Problem to work on
Search the data for the word "Fichier" and copy each line that has it.

Supplied records

_ _ _

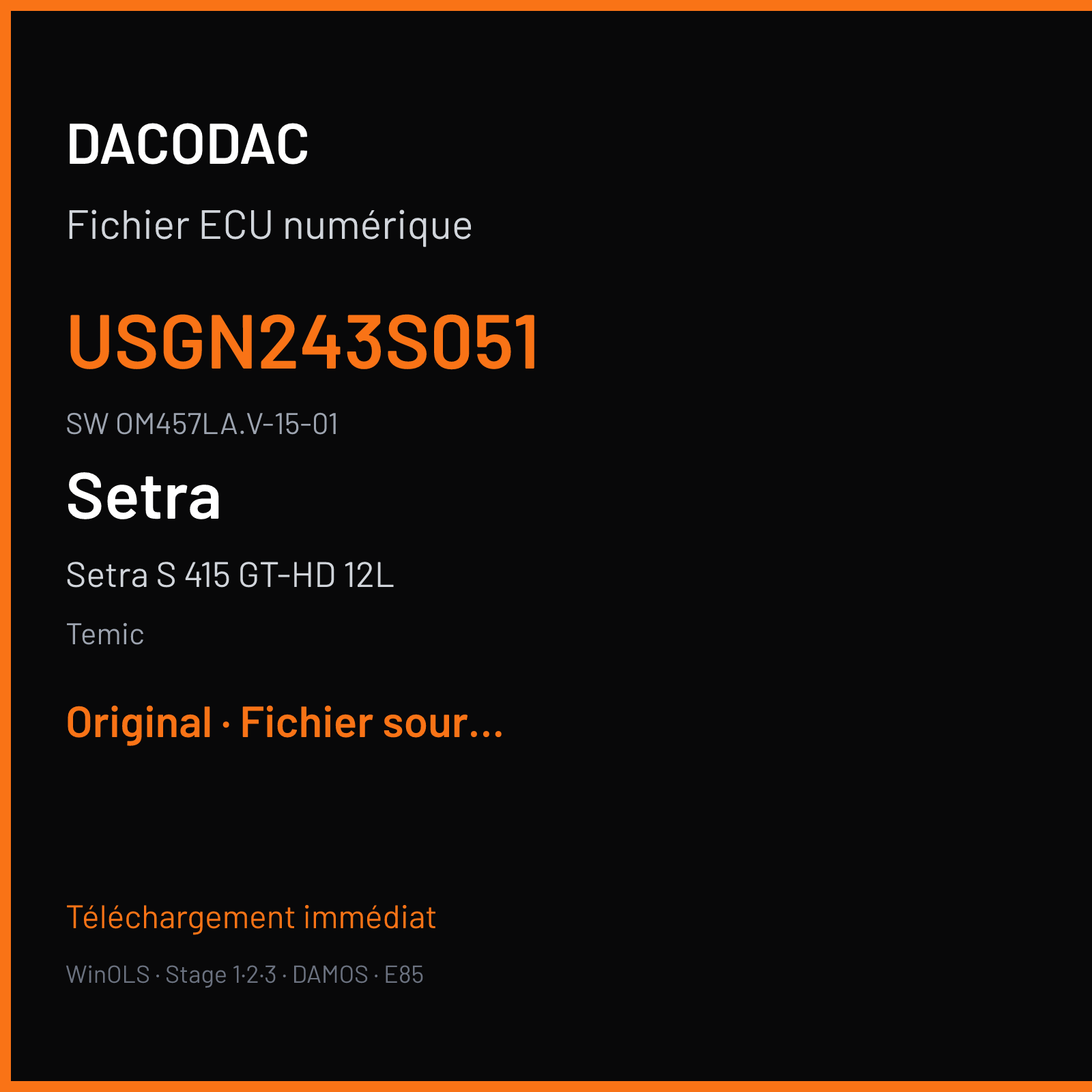 DACODAC

Fichier ECU numérique

USGN243S051

SW OM457LA.V-15-01

Setra

Setra S 415 GT-HD 12L

Temic

Original · Fichier sour...

Téléchargement immédiat

WinOLS · Stage 1·2·3 · DAMOS · E85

_ _ _

Solution to the exercise
Fichier ECU numérique
Original · Fichier sour...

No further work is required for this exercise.